**Given problem 1:** In the blog post on Numbers 19, who wrote notes on the chapter around 1700?

Curator of "The Wumpus Organization"

Tuesday, March 07, 2006

Still on the Numbers kick . . .

Ever read a passage that is just . . . strange?

Jewish tradition holds that there are four laws in the Torah that do not make much sense and Numbers 19 describes one of those. First find an incredibly rare red cow, kill it, sprinkle people with it’s ashes to make them clean . . .

Moo! Moo!!

Jewish Heritage Online Magazine does an exposition on this chapter which makes some interesting points and adds some interesting cultural context about the Israelite tribe moving about in the desert. Things like this: dead things can curse (or even possess someone) was common belief in the pagan world–and we know how much the Israelites like to graft pagan religions, the red cow was a mechanism to address and adapt these belief patterns. That’s an interesting statement about God using the current cultural for his own means (like the NT using Tartarus as a synonym for hell). The article says the red cow may be for penitence for their earlier sin of the golden calf or that the story is “reflection of the tension between body and soul.”

For if the blood of goats and bulls and the ashes of a young cow sprinkled on those who are defiled consecrated them and provided ritual purity, how much more will the blood of Christ, who through the eternal Spirit offered himself without blemish to God, purify our consciences from dead works to worship the living God.

There’s our cow in the new testament, by golly, so there is yet more to this. Matthew Henry (c. 1700) wrote the following notes on this chapter that do well to help understand the spiritual significance of the chapter including the rite and rules around using the ashes to clean people contaminated by death.

Verses 1-10 The heifer was to be wholly burned. This typified the painful sufferings of our Lord Jesus, both in soul and body, as a sacrifice made by fire, to satisfy God's justice for man's sin. These ashes are said to be laid up as a purification for sin, because, though they were only to purify from ceremonial uncleanness, yet they were a type of that purification for sin which our Lord Jesus made by his death. The blood of Christ is laid up for us in the word and sacraments, as a fountain of merit, to which by faith we may have constant recourse, for cleansing our consciences.

**Data to use:**
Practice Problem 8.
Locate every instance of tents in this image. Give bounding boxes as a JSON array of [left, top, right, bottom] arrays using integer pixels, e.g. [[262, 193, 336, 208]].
...
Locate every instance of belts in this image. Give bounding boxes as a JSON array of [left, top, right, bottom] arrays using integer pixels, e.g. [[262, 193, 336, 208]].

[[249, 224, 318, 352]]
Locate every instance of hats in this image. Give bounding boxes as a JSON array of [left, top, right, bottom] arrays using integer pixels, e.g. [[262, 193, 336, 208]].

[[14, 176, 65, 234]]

**Given problem 2:** Rewrite the stretch of the listing from the line containing "Locate every instance of belts" through the line containing "[[14, 176, 65, 234]]", putting "Find" wherever "Locate" appears and changing nothing else.

**Worked solution 1:** Matthew Henry

**Worked solution 2:**
Find every instance of belts in this image. Give bounding boxes as a JSON array of [left, top, right, bottom] arrays using integer pixels, e.g. [[262, 193, 336, 208]].

[[249, 224, 318, 352]]
Find every instance of hats in this image. Give bounding boxes as a JSON array of [left, top, right, bottom] arrays using integer pixels, e.g. [[262, 193, 336, 208]].

[[14, 176, 65, 234]]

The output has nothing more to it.